Use delete() to delete training runs by passing a single run or a list of runs.

from databricks.model_training import foundation_model as fm

fm.delete('<name-of-run-to-delete>')

Review status of training runs

The following table lists the events created by a training run. Use the get_events() function anytime during your run to see your run’s progress.

Event type Example event message Definition
CREATED Run created. Training run was created. If resources are availabe, the run starts. Otherwise, it enters the Pending state.
STARTED Run started. Resources have been allocated, and the run has started.
DATA_VALIDATED Training data validated. Validated that training data is correctly formatted.
MODEL_INITIALIZED Model data downloaded and initialized for base model meta-llama/Llama-2-7b-chat-hf. Weights for the base model have been downloaded, and training is ready to begin.
TRAIN_UPDATED [epoch=1/1][batch=50/56][ETA=5min] Train loss: 1.71 Reports the current training batch, epoch, or token, estimated time for training to finish (not including checkpoint upload time) and train loss. This event is updated when each batch ends. If the run configuration specifies max_duration in tok units, progress is reported in tokens.
TRAIN_FINISHED Training completed. Training has finished. Checkpoint uploading begins.
COMPLETED Run completed. Final weights uploaded. Checkpoint has been uploaded, and the run has been completed.
CANCELED Run canceled. The run is canceled if fm.cancel() is called on it.
FAILED One or more train dataset samples has unknown keys. Please check the documentation for supported data formats. The run failed. Check event_message for actionable details, or contact support.
from databricks.model_training import foundation_model as fm

fm.get_events()

Use the UI to view and manage runs

To view runs in the UI:

  1. Click Experiments in the left nav bar to display the Experiments page.

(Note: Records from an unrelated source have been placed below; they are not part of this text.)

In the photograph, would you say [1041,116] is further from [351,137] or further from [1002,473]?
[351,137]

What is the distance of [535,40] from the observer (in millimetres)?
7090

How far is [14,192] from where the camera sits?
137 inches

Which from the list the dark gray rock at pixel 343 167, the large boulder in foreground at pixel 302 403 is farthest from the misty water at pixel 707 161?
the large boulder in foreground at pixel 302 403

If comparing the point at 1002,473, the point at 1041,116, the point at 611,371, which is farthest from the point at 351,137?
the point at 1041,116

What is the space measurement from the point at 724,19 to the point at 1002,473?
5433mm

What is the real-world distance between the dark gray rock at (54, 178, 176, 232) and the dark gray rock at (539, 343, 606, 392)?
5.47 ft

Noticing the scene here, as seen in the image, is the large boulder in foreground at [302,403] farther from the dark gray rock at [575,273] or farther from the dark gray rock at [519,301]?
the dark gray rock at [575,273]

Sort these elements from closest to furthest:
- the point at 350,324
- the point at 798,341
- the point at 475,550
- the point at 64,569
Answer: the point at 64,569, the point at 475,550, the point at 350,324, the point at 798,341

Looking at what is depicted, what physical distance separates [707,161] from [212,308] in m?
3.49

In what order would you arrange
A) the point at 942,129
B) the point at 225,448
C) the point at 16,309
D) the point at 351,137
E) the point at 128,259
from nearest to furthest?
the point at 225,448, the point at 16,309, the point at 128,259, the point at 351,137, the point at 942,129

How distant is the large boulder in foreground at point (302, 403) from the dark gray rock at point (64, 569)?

  2. In the table, click the name of your experiment to display the experiment page. The experiment page lists all runs associated with the experiment.

    experiment page

  3. To display additional information or metrics in the table, click plus sign and select the items to display from the menu:

    add metrics to chart

  4. Additional run information is available in the Chart tab:

    chart tab

  5. You can also click on the name of the run to display the run screen. This screen gives you access to additional details about the run.

    run page

Checkpoints

To access the checkpoint folder, click the Artifacts tab on the run screen. Open the experiment name, and then open the checkpoints folder. These artifact checkpoints are not the same as the registered model at the end of a training run.

checkpoint folder on artifacts tab

There a few directories in this folder:

  • The epoch folders (named ep<n>-xxx) contain the weights and model states at each Composer checkpoint. Composer checkpoints are saved periodically through training, these are used for resuming a fine-tuning training run and continued fine-tuning. This checkpoint is the one you pass in as the custom_weights_path to start another training run from those weights, see Build on custom model weights.
  • In the huggingface folder, Hugging Face checkpoints are also saved periodically through training. After you download the content in this folder, you can load these checkpoints like you would with any other Hugging Face checkpoint using AutoModelForCausalLM.from_pretrained(<downloaded folder>).
  • The checkpoints/latest-sharded-rank0.symlink is a file that holds the path to the latest checkpoint, that you can use to resume training.